*Goal:*
Which lines in the listing below contain the word "pixel"? Locate and copy each of them, treating uppercase and lowercase as different.

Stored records

^^^^^^^^^^^^^^^^

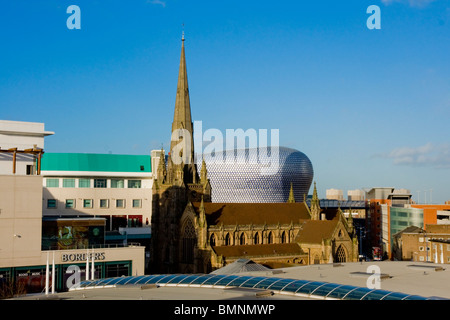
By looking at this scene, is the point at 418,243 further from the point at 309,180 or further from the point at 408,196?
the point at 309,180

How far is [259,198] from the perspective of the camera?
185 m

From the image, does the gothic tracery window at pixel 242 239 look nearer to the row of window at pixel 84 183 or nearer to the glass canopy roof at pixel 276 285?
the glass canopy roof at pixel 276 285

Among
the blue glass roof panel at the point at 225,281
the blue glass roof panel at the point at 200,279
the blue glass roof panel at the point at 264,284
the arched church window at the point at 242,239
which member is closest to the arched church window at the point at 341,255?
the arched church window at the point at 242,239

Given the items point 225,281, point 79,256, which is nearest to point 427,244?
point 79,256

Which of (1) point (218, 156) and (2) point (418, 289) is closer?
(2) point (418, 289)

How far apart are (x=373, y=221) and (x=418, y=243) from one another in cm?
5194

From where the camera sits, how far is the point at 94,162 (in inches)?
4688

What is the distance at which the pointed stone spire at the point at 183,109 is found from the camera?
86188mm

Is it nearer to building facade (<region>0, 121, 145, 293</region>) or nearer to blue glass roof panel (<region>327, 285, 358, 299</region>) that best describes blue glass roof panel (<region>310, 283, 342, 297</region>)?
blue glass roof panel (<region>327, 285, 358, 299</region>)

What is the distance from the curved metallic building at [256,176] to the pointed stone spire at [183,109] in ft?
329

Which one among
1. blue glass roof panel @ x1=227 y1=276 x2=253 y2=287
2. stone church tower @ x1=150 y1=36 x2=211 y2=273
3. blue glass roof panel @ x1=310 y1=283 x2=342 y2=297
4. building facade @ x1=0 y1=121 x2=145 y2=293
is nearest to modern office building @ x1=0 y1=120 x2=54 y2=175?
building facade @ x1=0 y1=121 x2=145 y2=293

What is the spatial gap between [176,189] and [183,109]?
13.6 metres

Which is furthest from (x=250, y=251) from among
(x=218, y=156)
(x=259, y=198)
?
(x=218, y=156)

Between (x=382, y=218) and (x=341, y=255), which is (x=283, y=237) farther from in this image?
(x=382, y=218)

^^^^^^^^^^^^^^^^

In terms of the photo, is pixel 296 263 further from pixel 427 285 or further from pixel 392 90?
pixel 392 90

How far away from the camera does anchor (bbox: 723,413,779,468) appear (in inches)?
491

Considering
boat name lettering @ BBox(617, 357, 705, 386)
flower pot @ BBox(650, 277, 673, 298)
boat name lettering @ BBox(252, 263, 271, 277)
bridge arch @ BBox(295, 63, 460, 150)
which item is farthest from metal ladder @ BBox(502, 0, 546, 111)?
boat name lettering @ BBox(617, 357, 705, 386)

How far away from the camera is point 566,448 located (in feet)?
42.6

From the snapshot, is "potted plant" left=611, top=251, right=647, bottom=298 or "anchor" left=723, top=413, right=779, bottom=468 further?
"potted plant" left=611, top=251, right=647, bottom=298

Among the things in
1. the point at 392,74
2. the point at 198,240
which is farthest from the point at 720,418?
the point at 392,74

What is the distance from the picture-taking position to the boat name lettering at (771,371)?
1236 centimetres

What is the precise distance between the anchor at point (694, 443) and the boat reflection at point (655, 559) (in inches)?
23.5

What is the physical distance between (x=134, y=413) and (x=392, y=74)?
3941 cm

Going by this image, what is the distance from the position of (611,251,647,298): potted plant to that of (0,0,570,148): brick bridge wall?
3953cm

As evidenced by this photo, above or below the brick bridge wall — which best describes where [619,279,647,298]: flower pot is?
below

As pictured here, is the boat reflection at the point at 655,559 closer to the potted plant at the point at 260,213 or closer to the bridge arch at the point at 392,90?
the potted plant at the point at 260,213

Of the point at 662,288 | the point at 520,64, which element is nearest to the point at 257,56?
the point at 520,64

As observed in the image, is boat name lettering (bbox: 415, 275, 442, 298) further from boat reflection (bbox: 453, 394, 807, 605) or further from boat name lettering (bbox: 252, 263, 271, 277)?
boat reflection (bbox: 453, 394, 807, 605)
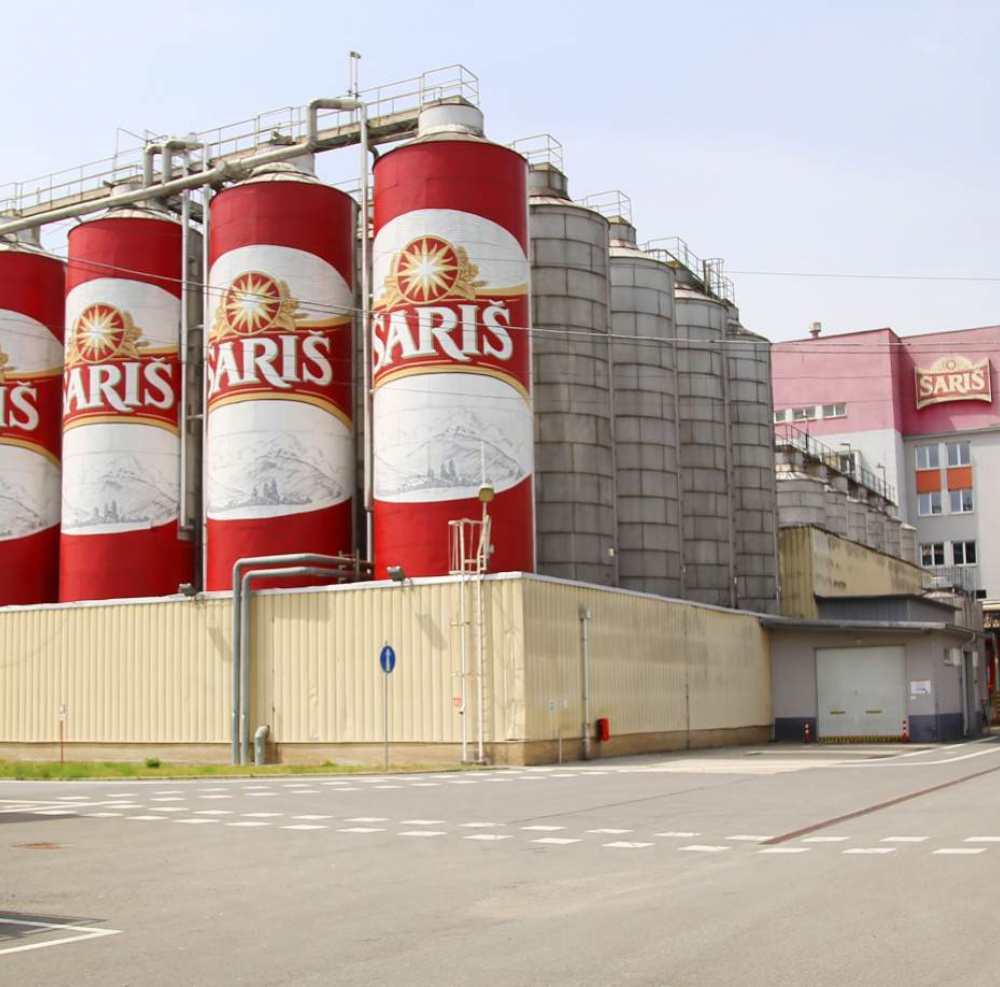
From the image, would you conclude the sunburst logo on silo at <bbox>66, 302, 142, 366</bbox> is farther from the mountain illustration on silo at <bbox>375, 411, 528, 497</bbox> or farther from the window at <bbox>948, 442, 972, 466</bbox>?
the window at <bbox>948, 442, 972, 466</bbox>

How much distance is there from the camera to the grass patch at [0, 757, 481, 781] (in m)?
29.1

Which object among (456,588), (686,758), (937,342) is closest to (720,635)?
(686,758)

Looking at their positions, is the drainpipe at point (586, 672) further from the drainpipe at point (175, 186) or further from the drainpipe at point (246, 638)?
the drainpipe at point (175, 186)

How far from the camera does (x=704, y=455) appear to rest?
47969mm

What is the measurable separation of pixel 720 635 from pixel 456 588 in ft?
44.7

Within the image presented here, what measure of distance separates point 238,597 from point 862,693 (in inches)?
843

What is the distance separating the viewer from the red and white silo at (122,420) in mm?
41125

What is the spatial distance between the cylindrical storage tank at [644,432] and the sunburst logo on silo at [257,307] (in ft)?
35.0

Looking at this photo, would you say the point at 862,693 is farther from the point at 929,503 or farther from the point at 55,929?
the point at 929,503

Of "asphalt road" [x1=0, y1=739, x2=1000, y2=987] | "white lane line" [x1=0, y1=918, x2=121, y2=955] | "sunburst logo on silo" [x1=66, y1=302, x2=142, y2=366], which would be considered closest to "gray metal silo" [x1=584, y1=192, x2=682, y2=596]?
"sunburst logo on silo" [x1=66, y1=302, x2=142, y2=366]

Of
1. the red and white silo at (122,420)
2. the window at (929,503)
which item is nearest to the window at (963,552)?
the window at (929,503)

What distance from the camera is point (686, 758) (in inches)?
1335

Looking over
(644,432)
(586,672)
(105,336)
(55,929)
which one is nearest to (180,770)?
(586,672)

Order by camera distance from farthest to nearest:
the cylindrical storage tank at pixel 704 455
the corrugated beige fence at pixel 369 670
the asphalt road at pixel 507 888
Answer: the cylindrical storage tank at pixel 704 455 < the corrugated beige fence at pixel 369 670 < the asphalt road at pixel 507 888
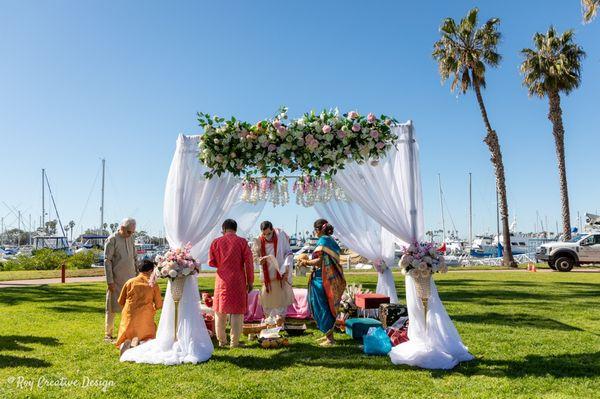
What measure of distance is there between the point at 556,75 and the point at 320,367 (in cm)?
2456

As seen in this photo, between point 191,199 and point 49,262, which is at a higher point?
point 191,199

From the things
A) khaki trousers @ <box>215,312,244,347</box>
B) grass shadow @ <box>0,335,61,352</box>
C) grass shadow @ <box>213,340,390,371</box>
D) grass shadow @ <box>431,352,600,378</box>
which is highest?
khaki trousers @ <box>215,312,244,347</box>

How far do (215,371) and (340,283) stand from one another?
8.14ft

^^^^^^^^^^^^^^^^

*Solution to this task:*
From the image, does the gothic tracery window at pixel 242 239 look nearer to the row of window at pixel 84 183 or nearer to the glass canopy roof at pixel 276 285?
the glass canopy roof at pixel 276 285
In terms of the photo, is pixel 296 263 further from pixel 427 285 or further from pixel 392 90?
pixel 392 90
What is the measurable separation of pixel 720 635 from pixel 456 588 in ft?
the cylindrical storage tank at pixel 704 455
the corrugated beige fence at pixel 369 670
the asphalt road at pixel 507 888
Answer: the cylindrical storage tank at pixel 704 455 < the corrugated beige fence at pixel 369 670 < the asphalt road at pixel 507 888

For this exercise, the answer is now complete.